In that environment, the cons of immigration become easier to
dramatize than the pros. The immigrant may still be economically useful, even
necessary, in whole sectors of the economy. But politically, the figure begins
to look less like labor and more like pressure.
This is not an accident. Immigrant labor has long been useful to
the economy alive: in fields, kitchens, construction sites, care work,
cleaning, delivery, meatpacking, warehouses, hotels, and all the places where
the official economy prefers not to look directly at its own dependencies. The
immigrant body has been used as infrastructure: underpaid, overworked,
politically exposed, socially deniable.
But at a certain point, the value changes.
The economy once needed the immigrant hidden in the kitchen, field,
warehouse, or care home. Now power can use that same body as evidence, warning,
spectacle, and offering. The worker who helped keep the machine running becomes
proof that the machine was invaded.
This is the sacrificial logic. The legacy model is failing, but the
failure is too large, too distributed, too abstract, too implicated in
everyone’s arrangements. Financialization cannot be shouted at from a rally
stage with the same visceral satisfaction. Asset inflation does not have a
face. Deindustrialization is too historical. Healthcare is too bureaucratic.

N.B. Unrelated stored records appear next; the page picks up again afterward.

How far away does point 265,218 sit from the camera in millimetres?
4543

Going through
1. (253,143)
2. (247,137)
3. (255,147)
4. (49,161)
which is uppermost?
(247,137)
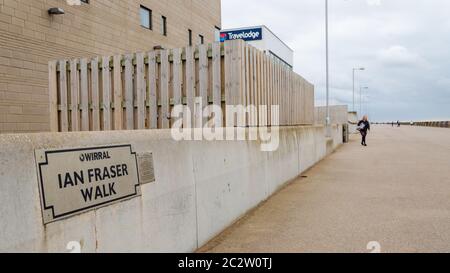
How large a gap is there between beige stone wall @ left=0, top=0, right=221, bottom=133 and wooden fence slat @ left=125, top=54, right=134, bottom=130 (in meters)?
4.24

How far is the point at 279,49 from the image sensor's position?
2213 inches

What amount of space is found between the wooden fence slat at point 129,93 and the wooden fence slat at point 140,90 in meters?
0.16

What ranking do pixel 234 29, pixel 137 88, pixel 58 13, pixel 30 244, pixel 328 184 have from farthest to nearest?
pixel 234 29
pixel 58 13
pixel 328 184
pixel 137 88
pixel 30 244

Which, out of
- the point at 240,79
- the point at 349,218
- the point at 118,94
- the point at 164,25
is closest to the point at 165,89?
the point at 118,94

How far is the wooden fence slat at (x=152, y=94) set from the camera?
23.4ft

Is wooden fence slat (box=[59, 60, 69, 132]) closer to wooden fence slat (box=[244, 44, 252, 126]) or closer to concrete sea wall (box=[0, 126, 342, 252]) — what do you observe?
wooden fence slat (box=[244, 44, 252, 126])

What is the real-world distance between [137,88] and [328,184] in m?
4.80

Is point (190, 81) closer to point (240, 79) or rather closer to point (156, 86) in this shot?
point (156, 86)

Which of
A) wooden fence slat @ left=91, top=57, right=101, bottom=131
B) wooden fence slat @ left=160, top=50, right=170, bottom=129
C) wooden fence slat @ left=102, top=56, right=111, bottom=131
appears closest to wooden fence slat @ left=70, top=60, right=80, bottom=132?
wooden fence slat @ left=91, top=57, right=101, bottom=131

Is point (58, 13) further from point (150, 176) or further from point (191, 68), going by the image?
point (150, 176)

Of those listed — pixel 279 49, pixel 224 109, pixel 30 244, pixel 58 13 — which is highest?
pixel 279 49

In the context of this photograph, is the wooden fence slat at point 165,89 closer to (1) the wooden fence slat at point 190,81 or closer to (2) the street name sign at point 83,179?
(1) the wooden fence slat at point 190,81

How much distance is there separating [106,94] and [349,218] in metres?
5.17
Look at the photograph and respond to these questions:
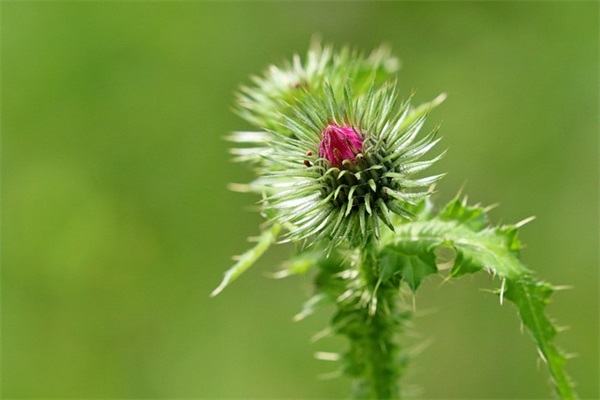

Housing scarcity is too local and too national at once. The dancing landscape
has too many causes.
The immigrant simplifies the landscape.
Here is a body.
Here is a border.
Here is a story.
Here is the thing that crossed.
Here is the reason you are afraid.
The cruelty is that both legal and illegal immigrants can be
absorbed into the same ritual. Legality matters administratively, but
politically the category can be blurred whenever the machinery needs a larger
offering. The point is not accuracy. The point is conversion: anxiety into
anger, precarity into blame, structural failure into a human target.
The immigrant is made to carry a contradiction the society cannot
metabolize. A country that depended on the labor now performs outrage at the
presence. A market that benefited from the worker now lets politics treat the
body as contamination. The person who helped keep the machine running becomes
evidence that the machine was invaded.
That is why the sacrifice is propitiatory. It does not solve the
crisis. It gives the crisis a victim.
The old model cannot
admit that the ground has changed. So it asks for a body.
There. That is why the gods are angry.
The armor failed, but the forge is not gone
What worries me most is not any single item on this list. Not the
market, not the media, not the border, not even the politics of blame. It is
the possibility that all of it has gone under the skin.
A country can survive bad policy, bad markets, bad leaders, bad
news cycles. What is harder to survive is a change in temperament: when humor
stops functioning as oxygen, when optimism becomes performance, when precarity
becomes identity, when politics becomes weather, when sacrifice becomes
explanation.
That is why noticing the change matters. Noticing is not enough,
but it is not nothing. A society cannot repair what it keeps misnaming. If
dread has replaced humor, if spectacle has replaced explanation, if
scapegoating has replaced diagnosis, then the first constructive act may be to
say so clearly.
The point is not to recover a naive optimism. The old optimism
belonged to an older landscape. But there may be another kind: not the optimism
of denial, but the optimism of refusing the sacrifice. The optimism of
insisting that the dancing ground is real, that the model is old, that the
anger has causes, and that no body should be asked to carry them all.